• WHAT TO DO
Swap every "knot on branch" for "knot on the branch" throughout the records, leaving all other text as it is.

Spatial question entries:
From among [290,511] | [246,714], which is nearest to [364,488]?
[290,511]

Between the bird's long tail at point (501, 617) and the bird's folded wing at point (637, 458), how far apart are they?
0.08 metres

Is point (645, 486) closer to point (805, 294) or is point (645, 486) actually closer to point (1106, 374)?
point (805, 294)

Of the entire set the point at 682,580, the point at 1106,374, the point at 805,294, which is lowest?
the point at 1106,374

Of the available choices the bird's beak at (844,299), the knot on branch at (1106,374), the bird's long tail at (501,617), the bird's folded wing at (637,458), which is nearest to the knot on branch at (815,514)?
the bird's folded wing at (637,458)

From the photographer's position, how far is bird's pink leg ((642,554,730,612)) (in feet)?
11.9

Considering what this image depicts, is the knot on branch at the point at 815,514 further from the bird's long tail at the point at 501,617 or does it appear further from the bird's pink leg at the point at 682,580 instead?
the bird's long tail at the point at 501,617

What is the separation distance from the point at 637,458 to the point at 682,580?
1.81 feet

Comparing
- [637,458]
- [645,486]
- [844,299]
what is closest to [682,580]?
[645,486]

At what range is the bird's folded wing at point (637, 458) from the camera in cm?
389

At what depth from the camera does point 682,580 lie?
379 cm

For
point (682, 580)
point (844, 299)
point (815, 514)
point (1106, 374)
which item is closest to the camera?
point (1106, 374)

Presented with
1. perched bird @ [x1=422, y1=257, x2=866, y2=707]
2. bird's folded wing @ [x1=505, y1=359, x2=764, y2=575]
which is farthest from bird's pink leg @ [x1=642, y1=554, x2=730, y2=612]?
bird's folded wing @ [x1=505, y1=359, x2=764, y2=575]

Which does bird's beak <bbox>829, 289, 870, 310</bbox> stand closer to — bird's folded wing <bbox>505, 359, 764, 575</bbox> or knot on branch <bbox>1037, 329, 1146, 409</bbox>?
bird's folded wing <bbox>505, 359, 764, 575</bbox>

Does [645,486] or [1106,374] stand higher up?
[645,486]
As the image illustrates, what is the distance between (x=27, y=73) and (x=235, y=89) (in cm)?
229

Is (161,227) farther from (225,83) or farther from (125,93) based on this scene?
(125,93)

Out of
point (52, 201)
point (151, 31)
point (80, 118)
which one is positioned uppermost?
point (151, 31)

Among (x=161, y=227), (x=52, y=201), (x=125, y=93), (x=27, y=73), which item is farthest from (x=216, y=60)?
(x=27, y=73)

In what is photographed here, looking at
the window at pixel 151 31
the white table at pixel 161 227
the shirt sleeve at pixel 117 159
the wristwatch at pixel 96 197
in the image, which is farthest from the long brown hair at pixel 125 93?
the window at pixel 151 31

• ANSWER BELOW
From among [290,511] | [246,714], which is nearest to [364,488]?
[290,511]

Between the bird's long tail at point (501, 617) and the bird's folded wing at point (637, 458), how far apart are they?
0.08 metres

Is point (645, 486) closer to point (805, 294) or is point (645, 486) actually closer to point (1106, 374)?
point (805, 294)

Of the entire set the point at 682,580, the point at 1106,374, the point at 805,294, which is lowest?
the point at 1106,374

Of the available choices the bird's beak at (844,299), the knot on the branch at (1106,374), the bird's long tail at (501,617), the bird's folded wing at (637,458), which is nearest to the knot on the branch at (815,514)?
the bird's folded wing at (637,458)

From the photographer's position, how far is bird's pink leg ((642,554,730,612)) (in feet)?
11.9

Considering what this image depicts, is the knot on the branch at the point at 815,514 further from the bird's long tail at the point at 501,617 or does it appear further from the bird's pink leg at the point at 682,580 instead?
the bird's long tail at the point at 501,617

What is the separation distance from the point at 637,458 to the point at 682,580?
1.81 feet

Comparing
- [637,458]
- [645,486]
- [844,299]
what is closest to [682,580]?
[645,486]

At what range is the bird's folded wing at point (637, 458) from the camera in cm?
389

At what depth from the camera does point 682,580 lie?
379 cm

For
point (682, 580)
point (844, 299)
point (815, 514)
point (1106, 374)
which item is closest to the camera?
point (1106, 374)

Presented with
1. perched bird @ [x1=422, y1=257, x2=866, y2=707]
2. bird's folded wing @ [x1=505, y1=359, x2=764, y2=575]
which is farthest from bird's pink leg @ [x1=642, y1=554, x2=730, y2=612]?
bird's folded wing @ [x1=505, y1=359, x2=764, y2=575]

Which does bird's beak <bbox>829, 289, 870, 310</bbox> stand closer to — bird's folded wing <bbox>505, 359, 764, 575</bbox> or knot on the branch <bbox>1037, 329, 1146, 409</bbox>?
bird's folded wing <bbox>505, 359, 764, 575</bbox>

Does [645,486] or [1106,374] stand higher up?
[645,486]
As the image illustrates, what is the distance between (x=27, y=73) and (x=235, y=89) (in cm)?
229

Is (161,227) farther from (225,83) or farther from (125,93) based on this scene?
(125,93)

Out of
point (52, 201)
point (151, 31)
point (80, 118)
which one is positioned uppermost?
point (151, 31)

Among (x=161, y=227), (x=52, y=201), (x=125, y=93), (x=27, y=73), which item is farthest from (x=216, y=60)?
(x=27, y=73)

In what is photographed here, looking at
the window at pixel 151 31
the white table at pixel 161 227
the shirt sleeve at pixel 117 159
the wristwatch at pixel 96 197
in the image, which is farthest from the long brown hair at pixel 125 93?
the window at pixel 151 31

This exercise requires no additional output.